Every marriage is different, in how they split up finances. But in nearly every marriage, each partner has something they can call their own.

If your spouse is absolutely, positively, 100% opposed to real estate investing for some reason, use your own money. Even if you only have $500 to invest with at first, you can still invest it in a REIT or crowdfunding website.

Keep investing a little more each month, and when you earn your first $75 or $100 in returns from your real estate investments, take your spouse out on a date. As you pour the second glass of cabernet, casually drop this line: “By the way, tonight is brought to you courtesy of my real estate income.”

Your spouse will be impressed. It’s a real, tangible demonstration that real estate can improve your quality of life.

 

3. Consider House Hacking or a Live-In Flip

Who wouldn’t want to live for free?

That’s the premise behind house hacking: someone else pays your mortgage for you. It could be tenants in neighboring units (for example if you buy a small multifamily), or it could be a housemate, or an income suite, or a room or section of the property that you periodically rent on Airbnb. Or if you have children in their 20s, house hacking through your children with an FHA “kiddie condo” loan.
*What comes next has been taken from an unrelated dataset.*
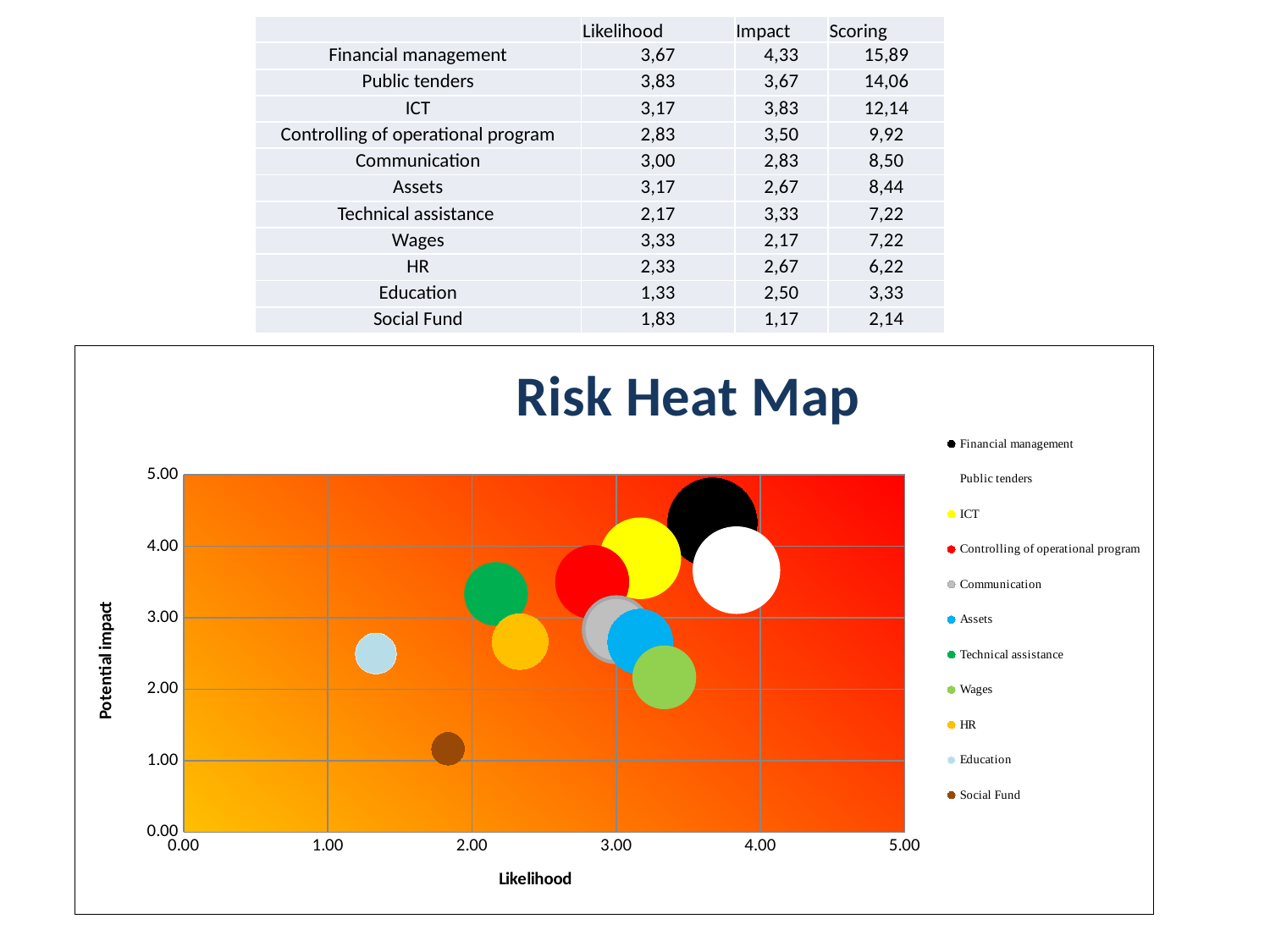
In the Risk Heat Map chart, is the Potential impact value for Social Fund greater or less than 2.00? less In the Risk Heat Map chart, is the Likelihood value for Education greater or less than 2.00? less In the Risk Heat Map chart, is the Potential impact value for Financial management greater or less than 4.00? greater According to the table on the slide, what is the difference in Scoring between Financial management and Social Fund? 13,75 According to the table on the slide, what is the Scoring value for Financial management? 15,89 What is the label of the vertical axis of the Risk Heat Map chart? Potential impact How many series does the legend of the Risk Heat Map chart list? 11 According to the table on the slide, which category has the lowest Scoring? Social Fund What kind of chart is the Risk Heat Map? Bubble chart According to the table on the slide, which has the higher Likelihood, Public tenders or ICT? Public tenders What is the title of the chart on the slide? Risk Heat Map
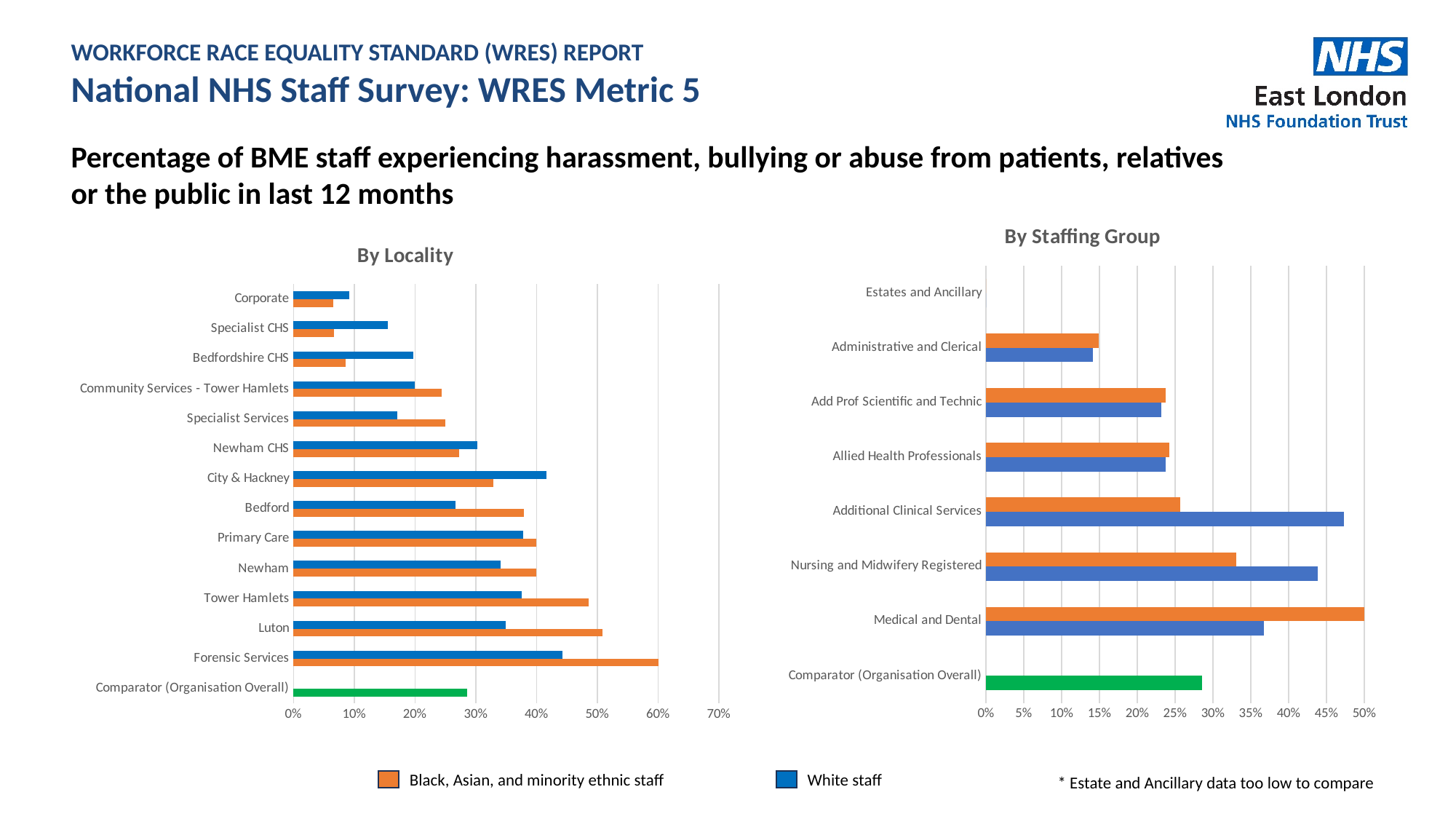
In the 'By Staffing Group' chart, is the value for White staff in Nursing and Midwifery Registered greater or less than 40%? greater How many categories are listed on the y axis of the 'By Locality' chart? 14 In the 'By Locality' chart, for City & Hackney, which is larger: the value for Black, Asian, and minority ethnic staff or the value for White staff? White staff How many series does the legend at the bottom of the slide list? 2 In the 'By Locality' chart, which locality has the highest value for Black, Asian, and minority ethnic staff? Forensic Services In the 'By Locality' chart, which locality has the lowest value for White staff? Corporate In the 'By Locality' chart, for Bedford, which is larger: the value for Black, Asian, and minority ethnic staff or the value for White staff? Black, Asian, and minority ethnic staff In the 'By Locality' chart, is the value for Black, Asian, and minority ethnic staff in Tower Hamlets greater or less than 40%? greater In the 'By Staffing Group' chart, which staffing group has the highest value for White staff? Additional Clinical Services What kind of chart is the 'By Locality' chart? bar chart In the 'By Locality' chart, is the value for Black, Asian, and minority ethnic staff in Forensic Services greater or less than 50%? greater In the 'By Staffing Group' chart, which staffing group has the highest value for Black, Asian, and minority ethnic staff? Medical and Dental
It could even be renting out storage space in the garage or bringing on a foreign exchange student – both of which Deni has done!

Another approach is the live-in flip. You buy a property that’s habitable but dated, move in, and over the next year or so you update and renovate it. When it’s completed, you sell it, and the proceeds cover your housing expenses for the last year. Pretty nifty, eh?

The only drawback with a live-in flip is that you have to move every year or two. That can get old.

Regardless, the ability to live for free is another tangible, visceral way to convey the benefits of real estate investing, and to get started with very little cash.

 

Final Word

Real estate comes with incredible benefits, from the predictable returns of rental cash flow to tax benefits to inflation-adjusted returns to diversification in your portfolio.

If your spouse is reluctant and skeptical, don’t blame them. The onus is on you to convey these benefits in a compelling way.

Use the framework above to bring your spouse around to the idea of real estate investing, grow your passive income, and start planning your financial independence and early retirement!